Exercise requirements:
Number the records between the line holding "Time of clock at [322,178,344,204]: 3:06" and the line holding "Time of clock at [219,49,236,63]: 9:13", inclusive, as a list, leaving out any blank lines.

Data extract:
[start]

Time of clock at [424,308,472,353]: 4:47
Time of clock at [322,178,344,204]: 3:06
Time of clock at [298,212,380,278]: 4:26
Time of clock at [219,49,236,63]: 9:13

[end]
[start]

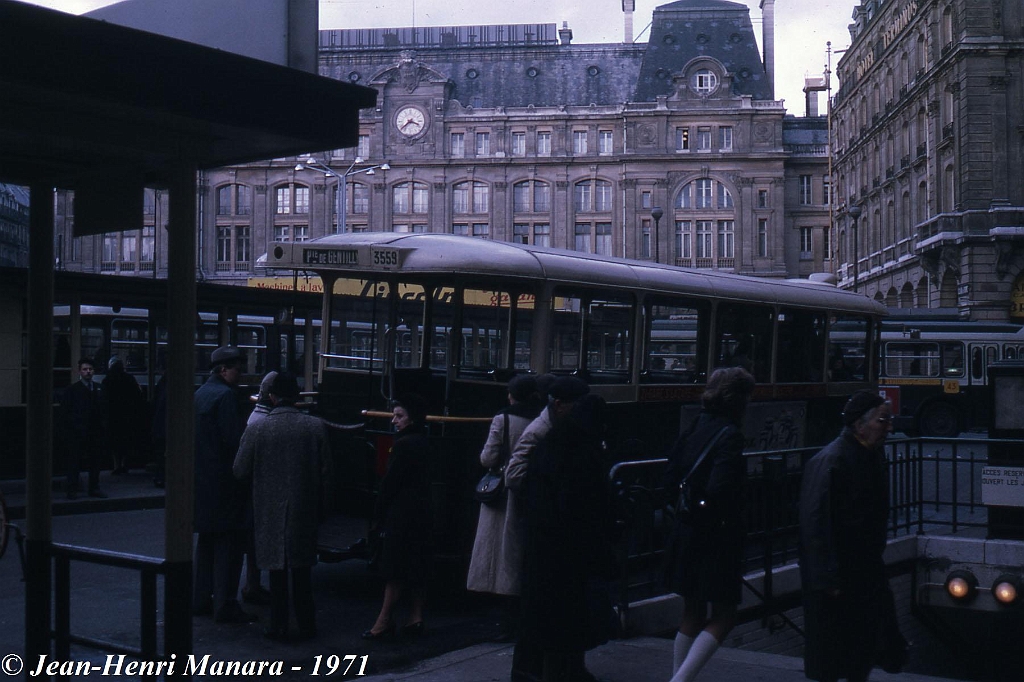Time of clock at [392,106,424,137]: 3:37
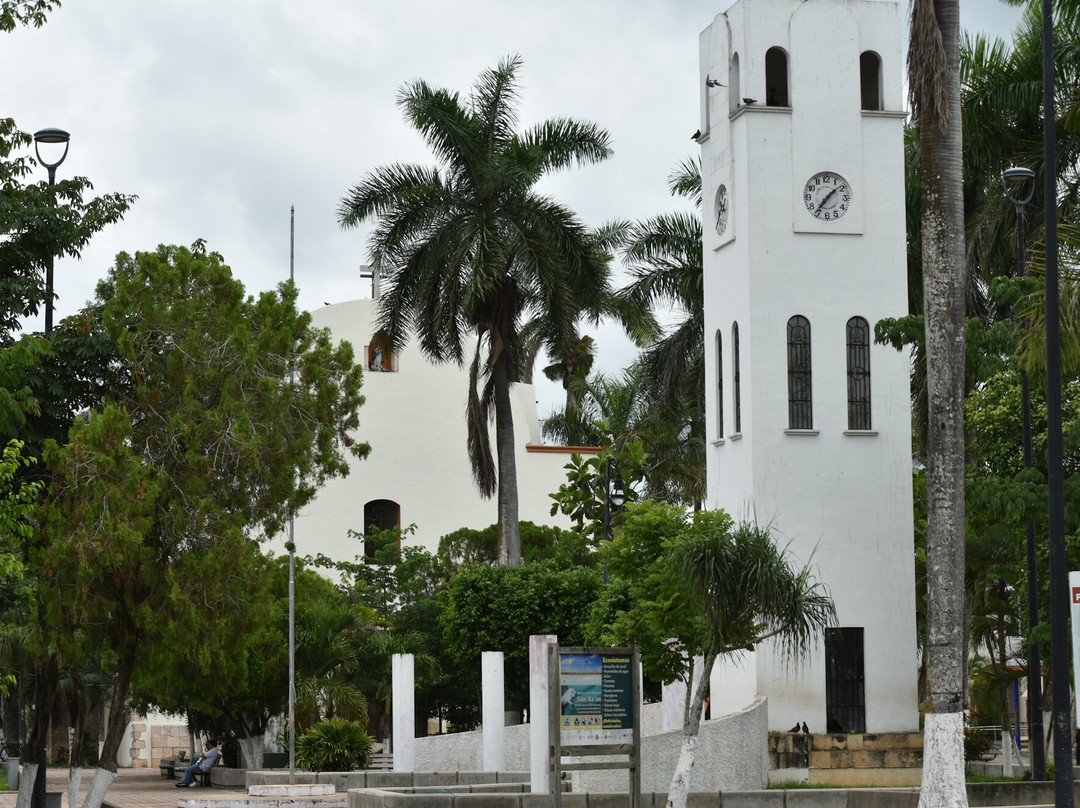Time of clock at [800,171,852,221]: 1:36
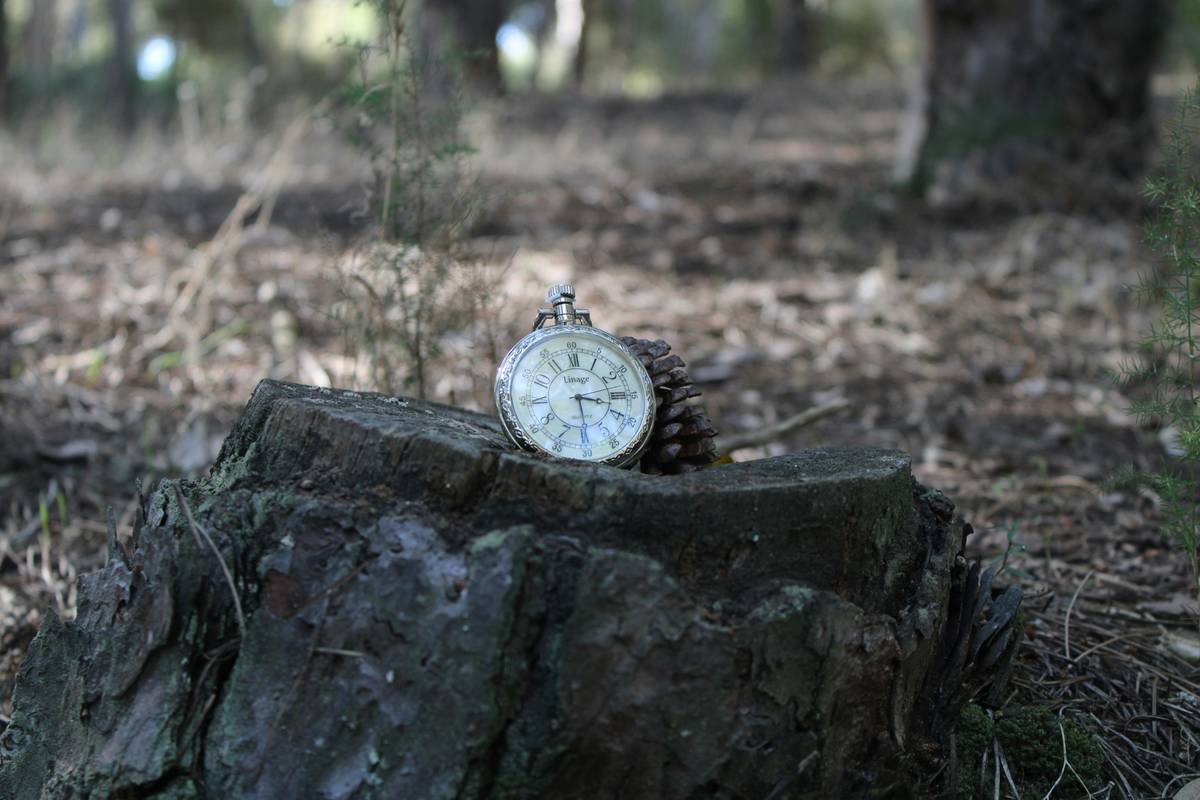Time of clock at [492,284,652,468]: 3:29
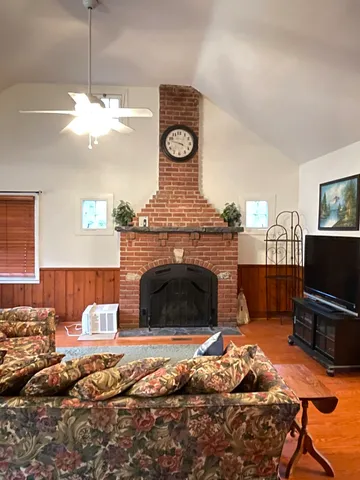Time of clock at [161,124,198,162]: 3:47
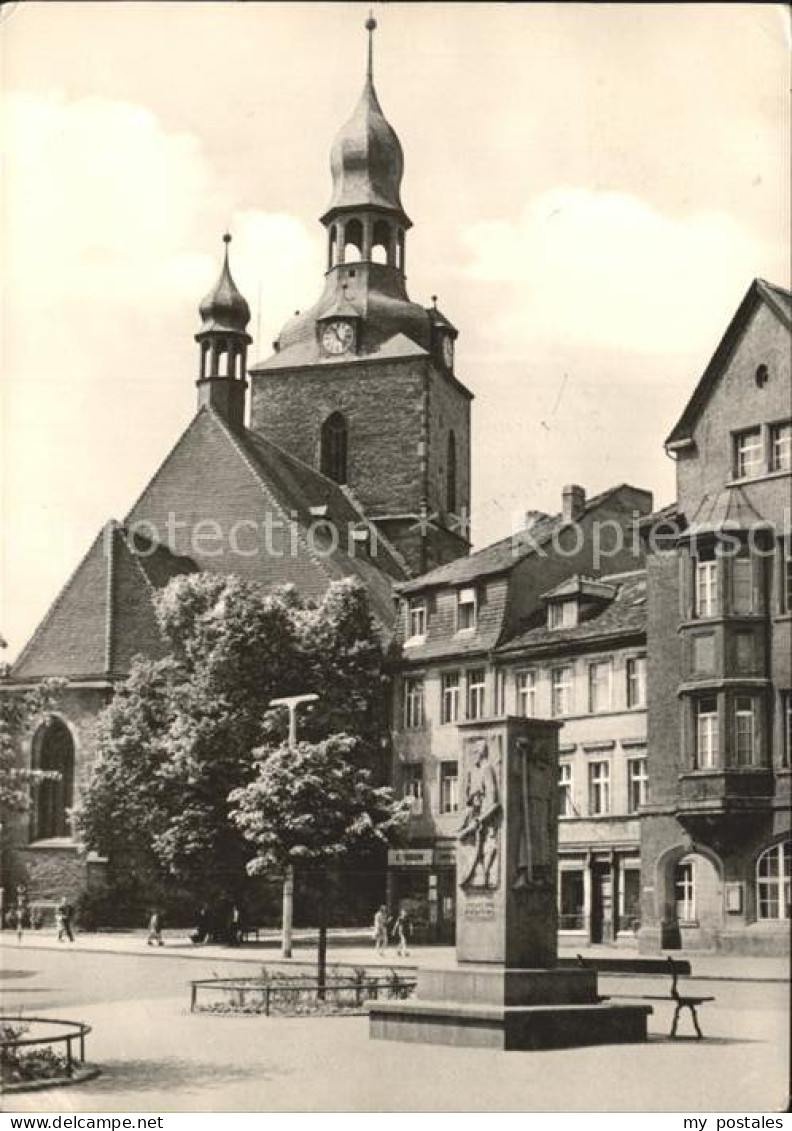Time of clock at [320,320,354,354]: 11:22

[end]

Worked answer:
1. Time of clock at [322,178,344,204]: 3:06
2. Time of clock at [298,212,380,278]: 4:26
3. Time of clock at [219,49,236,63]: 9:13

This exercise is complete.